Archive for July, 2014

Odd statistics from the United Kingdom

I’m enjoying a weekend in London prior to a conference in Cambridge next week.  I was happy to see in the news that the Prime Minister David Cameron is under investigation by the UK Statistics Authority for biasing figures on in his party’s favor.  Evidently the British are more vigilant than the USA on out-and-out self-promoting misstatements.

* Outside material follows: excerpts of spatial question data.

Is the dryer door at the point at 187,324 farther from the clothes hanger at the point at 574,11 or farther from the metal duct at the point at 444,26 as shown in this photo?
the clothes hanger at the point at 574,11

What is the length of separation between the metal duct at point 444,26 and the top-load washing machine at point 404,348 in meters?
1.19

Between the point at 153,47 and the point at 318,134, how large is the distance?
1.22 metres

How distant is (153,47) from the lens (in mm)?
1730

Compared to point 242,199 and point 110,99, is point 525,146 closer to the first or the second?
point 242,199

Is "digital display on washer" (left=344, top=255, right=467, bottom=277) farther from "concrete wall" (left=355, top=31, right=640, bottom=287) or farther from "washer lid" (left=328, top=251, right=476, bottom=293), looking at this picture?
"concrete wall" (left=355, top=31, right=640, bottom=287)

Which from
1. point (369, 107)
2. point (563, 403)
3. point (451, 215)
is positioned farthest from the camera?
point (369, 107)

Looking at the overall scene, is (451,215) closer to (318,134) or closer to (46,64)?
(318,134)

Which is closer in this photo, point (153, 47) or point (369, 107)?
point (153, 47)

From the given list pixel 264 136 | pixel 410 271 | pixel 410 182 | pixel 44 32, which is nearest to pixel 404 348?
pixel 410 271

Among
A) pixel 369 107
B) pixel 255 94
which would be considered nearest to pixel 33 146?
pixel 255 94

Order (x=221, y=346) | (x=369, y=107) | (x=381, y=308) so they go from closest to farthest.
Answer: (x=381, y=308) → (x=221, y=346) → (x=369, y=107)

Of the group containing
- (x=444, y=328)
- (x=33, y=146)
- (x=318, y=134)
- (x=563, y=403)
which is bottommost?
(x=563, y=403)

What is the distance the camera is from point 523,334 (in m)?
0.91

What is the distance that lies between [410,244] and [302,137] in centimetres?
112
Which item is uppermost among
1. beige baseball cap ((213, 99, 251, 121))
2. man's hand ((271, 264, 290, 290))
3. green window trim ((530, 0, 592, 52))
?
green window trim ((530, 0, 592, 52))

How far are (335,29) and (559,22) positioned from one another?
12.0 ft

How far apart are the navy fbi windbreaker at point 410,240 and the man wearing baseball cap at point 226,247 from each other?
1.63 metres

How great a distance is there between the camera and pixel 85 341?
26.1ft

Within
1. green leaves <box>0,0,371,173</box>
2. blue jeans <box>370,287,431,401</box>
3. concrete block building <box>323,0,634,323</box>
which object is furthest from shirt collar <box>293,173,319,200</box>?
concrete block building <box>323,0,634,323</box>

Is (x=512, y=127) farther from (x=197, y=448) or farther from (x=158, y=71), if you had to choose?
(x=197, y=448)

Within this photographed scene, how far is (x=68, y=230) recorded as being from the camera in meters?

On a more frivolous note, here are some stats on people in these parts that I found in this recent news on the weird by UK’s tabloid the Express gleaned from the soon-to-be-published book Numberland by Mitchell Symons–a principal writer of early editions of Trivial Pursuit and author of That Book of Perfectly Useless Information, The Book of More Perfectly Useless Information, and Where Do Nudists Keep Their Hankies?:

  • A girl reportedly called Thelma Ursula Beatrice Eleanor (spelling TUBE) was born in 1924 on a Bakerloo line train at Elephant and Castle.  (I took the Bakerloo line today while bopping around London.)
  • The average British adult moves home every seven years.  (That seems a bit inconvenient for the parents.)
  • One of ten British adults admit to wearing the same item of underwear three days in a row.  (I thought it smelled somewhat musty while jammed into the steamy-hot Bakerloo.)
  • In 1705 John Smith was hanged for burglary at the Tyburn Tree. After he had been hanging for 15 minutes, a reprieve arrived and he was cut down. Amazingly, he was revived and managed to recover. As a result, he became known as John ‘Half-Hanged” Smith.  (This just chokes me up.)